No âmbito do evento HIMSS Executive Summit Chile 2023, presencialmente e também por transmissão virtual ao vivo, foi apresentada uma série de palestras com distintos atores do setor saúde, tanto da esfera pública como privada, para discutir os maiores desafios e possíveis soluções em matéria de interoperabilidade. Um dos principais destaques foi a colaboração transdisciplinar e intersetorial.
Por Rocío Maure
Como conclusão dos diferentes aspectos considerados durante o evento, a Dra. May Chomali, Diretora Executiva do Centro Nacional de Sistemas de Informação em Saúde (CENS), liderou uma palestra sobre os desafios atuais e algumas possíveis soluções.
“A interoperabilidade elimina a fragmentação do sistema e aproxima a atenção das pessoas”- especificou a representante – “por isso devem ser projetos sociais, bens públicos”. Nesse sentido, Esteban Hebel, Chefe do Departamento de Saúde Digital do Serviço de Saúde Araucanía Sur, explicou que o retorno do investimento da interoperabilidade é, em primeira instância, social, porque faz bem à sociedade como um todo. “O bem social deve ser incluído no quadro regulamentar”, sublinhou. Esse representante também apontou a importância da atualização dos organogramas atuais para considerar as informações de saúde na camada de gestão, com estrutura própria. “Devemos também formar uma massa crítica, capital humano avançado, graças ao CENS e aos novos cursos de pós-graduação notamos que a discussão está amdurecendo”, concluiu.
· · · ·
Escreva a continuação do texto sobre interoperabilidade na saúde, começando logo depois da última frase.

## DADOS FORNECIDOS
· · · ·
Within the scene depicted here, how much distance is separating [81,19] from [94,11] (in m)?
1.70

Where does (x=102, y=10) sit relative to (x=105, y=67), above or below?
· · · ·
## RESPOSTA ABAIXO
Informações precisas são sempre um bom ponto de partida, por isso o Dr. Manuel Inostroza, Secretário Executivo do Consórcio Universitário de Políticas de Saúde, citou um estudo de 10 países latino-americanos realizado em 2021, onde o Chile ficou em segundo lugar, no índice de saúde personalizada. “Os pontos fortes foram os serviços de saúde e as tecnologias personalizadas; enquanto as principais fragilidades foram a informação sobre saúde (gestão do acesso aos pacientes, dados abertos, quadro regulamentar) e o contexto político devido à regulamentação e governança”, expressou. Inostroza alertou ainda que o problema e a estratégia devem ser permanentes para além da flexibilidade dos governos, porque, afinal, problemas como as listas de espera aplicam-se a qualquer signo político. “Tem que haver um apoio político-técnico que apoie a estratégia de longo prazo”, esclareceu. Por fim, destacou que a interoperabilidade pode ser um grande fator na contenção de custos tanto para os sistemas públicos como para os privados.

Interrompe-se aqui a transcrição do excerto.